### INSTRUCTIONS TO FOLLOW:
Pull out each line of the records below that contains the word "distance", and copy those lines unchanged.

### DATA SHOWN:
-- Start --

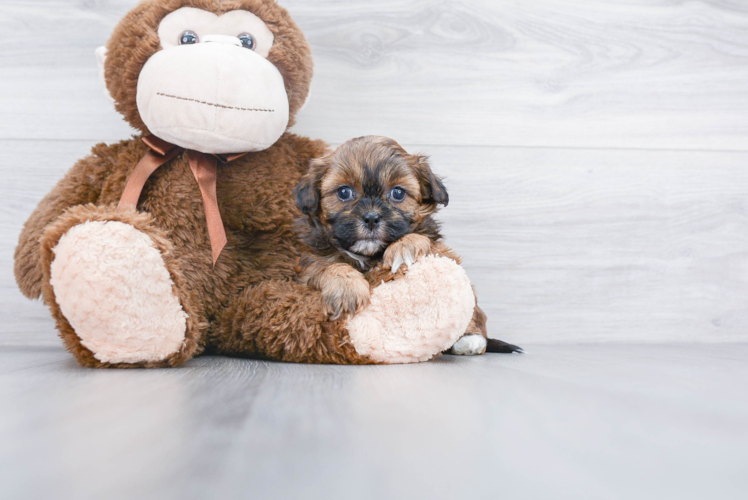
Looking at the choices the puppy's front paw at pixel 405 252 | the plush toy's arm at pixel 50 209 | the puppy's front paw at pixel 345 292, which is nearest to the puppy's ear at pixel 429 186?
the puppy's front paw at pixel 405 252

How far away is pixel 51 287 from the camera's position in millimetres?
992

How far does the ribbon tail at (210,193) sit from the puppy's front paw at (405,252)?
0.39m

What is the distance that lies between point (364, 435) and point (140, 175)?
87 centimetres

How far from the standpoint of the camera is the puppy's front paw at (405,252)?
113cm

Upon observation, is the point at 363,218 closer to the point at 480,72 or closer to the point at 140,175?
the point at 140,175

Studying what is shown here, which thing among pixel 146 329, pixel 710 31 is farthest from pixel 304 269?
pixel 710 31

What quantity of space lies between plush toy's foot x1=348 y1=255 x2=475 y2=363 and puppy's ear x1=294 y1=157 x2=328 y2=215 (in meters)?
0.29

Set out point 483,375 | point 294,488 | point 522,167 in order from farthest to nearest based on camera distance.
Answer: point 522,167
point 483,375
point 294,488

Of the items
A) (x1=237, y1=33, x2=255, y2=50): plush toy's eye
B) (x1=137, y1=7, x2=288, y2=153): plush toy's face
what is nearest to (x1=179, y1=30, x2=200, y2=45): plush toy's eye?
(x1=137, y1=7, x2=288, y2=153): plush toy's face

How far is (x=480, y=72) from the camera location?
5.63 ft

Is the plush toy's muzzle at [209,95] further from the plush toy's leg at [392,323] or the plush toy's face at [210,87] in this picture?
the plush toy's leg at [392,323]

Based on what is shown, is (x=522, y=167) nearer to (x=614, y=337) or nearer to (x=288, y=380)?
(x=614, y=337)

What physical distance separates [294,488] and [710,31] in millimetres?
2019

-- End --
-- Start --

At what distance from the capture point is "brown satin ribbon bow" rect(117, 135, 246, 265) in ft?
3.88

-- End --

### RESULT FOR THIS TASK:
What is the distance that lies between point (364, 435) and point (140, 175)?
Set out point 483,375 | point 294,488 | point 522,167 in order from farthest to nearest based on camera distance.
What physical distance separates [294,488] and [710,31] in millimetres?
At what distance from the capture point is "brown satin ribbon bow" rect(117, 135, 246, 265) in ft?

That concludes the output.